Selon l’INSEE (Institut National de la Statistique et des Etudes Economiques), 175 000 personnes vivent dans 85 quartiers « prioritaires » en Lorraine. Il s’agit de concentrations urbaines éprouvées par la pauvreté et les difficultés sociales. Leur importance démographique est très variable dans nos villes. Elle va par exemple de 3 % à Sarrebourg à 65 % dans l’agglomération de Farébersviller. La faiblesse des revenus est le premier critère qui caractérise ces populations. Leur revenu médian par unité de consommation s’établit à 10 400 euros annuels, contre 17 600 euros en moyenne en Lorraine et 18 400 en France. Cet écart est l’un des plus importants de l’Hexagone, signe d’une grande fragilité de ces quartiers. Tous souffrent des mêmes maux : mal logement, situations précaires, bas niveau de formation, chômage, etc. On y retrouve également une proportion plus élevée de « grands ménages », avec plus de six personnes qui vivent dans le même logement, ainsi que des familles monoparentales, le plus souvent des mères isolées.
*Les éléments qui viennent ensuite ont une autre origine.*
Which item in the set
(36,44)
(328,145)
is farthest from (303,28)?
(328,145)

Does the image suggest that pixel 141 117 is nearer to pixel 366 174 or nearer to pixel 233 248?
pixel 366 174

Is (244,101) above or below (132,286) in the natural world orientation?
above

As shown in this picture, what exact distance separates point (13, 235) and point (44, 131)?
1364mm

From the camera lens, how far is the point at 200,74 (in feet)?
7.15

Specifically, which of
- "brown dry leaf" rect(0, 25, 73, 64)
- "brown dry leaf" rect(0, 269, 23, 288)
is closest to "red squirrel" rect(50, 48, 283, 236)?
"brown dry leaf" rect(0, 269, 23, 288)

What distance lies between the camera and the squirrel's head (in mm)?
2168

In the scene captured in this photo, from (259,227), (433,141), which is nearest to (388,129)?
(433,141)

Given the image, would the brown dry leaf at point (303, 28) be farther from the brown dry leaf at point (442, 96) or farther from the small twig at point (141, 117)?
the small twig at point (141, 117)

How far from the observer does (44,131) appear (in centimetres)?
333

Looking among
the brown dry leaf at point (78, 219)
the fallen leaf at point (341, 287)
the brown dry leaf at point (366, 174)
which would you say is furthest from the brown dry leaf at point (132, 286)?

Précarité dans les quartiers de Lorraine dans Actualité barre-immeuble-metz-borny

Barre d’immeuble à Metz-Borny

Cela dit, tous ces quartiers n’éprouvent pas le même degré de difficultés. La prise en compte de plusieurs critères a permis de créer six classes homogènes, allant de quartiers « relativement favorisés » à ceux cumulant les problèmes. Treize zones figurent dans le premier groupe en Lorraine, dont les cités Marc Sangnier à Montigny-lès-Metz, Belle Roche à Forbach, Brechelberg-Fatima à Creutzwald, Saint-Charles, la Chiers et Gouraincourt à Longwy ou encore la Cité Colline à Saint-Avold. Il s’agit pour la plupart de petits quartiers qui comprennent entre 700 et 2 200 habitants, avec des revenus en progression très proches de ceux observés dans l’ensemble de l’unité urbaine.
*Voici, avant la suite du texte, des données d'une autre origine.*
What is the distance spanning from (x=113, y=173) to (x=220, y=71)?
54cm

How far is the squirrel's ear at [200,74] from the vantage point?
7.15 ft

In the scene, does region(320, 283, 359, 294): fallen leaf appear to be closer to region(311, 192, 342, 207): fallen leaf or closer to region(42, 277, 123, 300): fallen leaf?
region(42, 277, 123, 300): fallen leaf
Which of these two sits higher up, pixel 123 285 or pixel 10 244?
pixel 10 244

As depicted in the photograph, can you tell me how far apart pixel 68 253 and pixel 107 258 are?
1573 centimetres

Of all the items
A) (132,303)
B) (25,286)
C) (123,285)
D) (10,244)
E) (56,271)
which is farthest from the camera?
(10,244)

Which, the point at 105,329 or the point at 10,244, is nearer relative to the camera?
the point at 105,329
Le dernier groupe regroupe en revanche des zones de grande précarité, à l’image de la Cité Arc-en-Ciel à Forbach, des Hauts-de-Blémont/Borny, du Chemin de la Moselle et de Barral à Metz, ou encore de la Cité Lorraine à Sarrebourg et de la Cité de la Forêt à Sarreguemines. Les revenus par unité de consommation y sont très faibles. Ils atteignent en moyenne 40 % du revenu moyen des Lorrains. Ils sont de 3 200 euros par an à la Cité de la Forêt, cité la plus pauvre de Lorraine. Bordée par les arbres du Buchholz et possédant de nombreux espaces verts, celle-ci compte 78 logements collectifs, 16 logements individuels et les deux anciennes tours des douanes, aujourd’hui complètement délabrées. La Ville a décidé d’en racheter une, vidée de ses occupants, pour la raser en vue de reconstruire un habitat plus digne. L’autre appartient à une dizaine de propriétaires privés.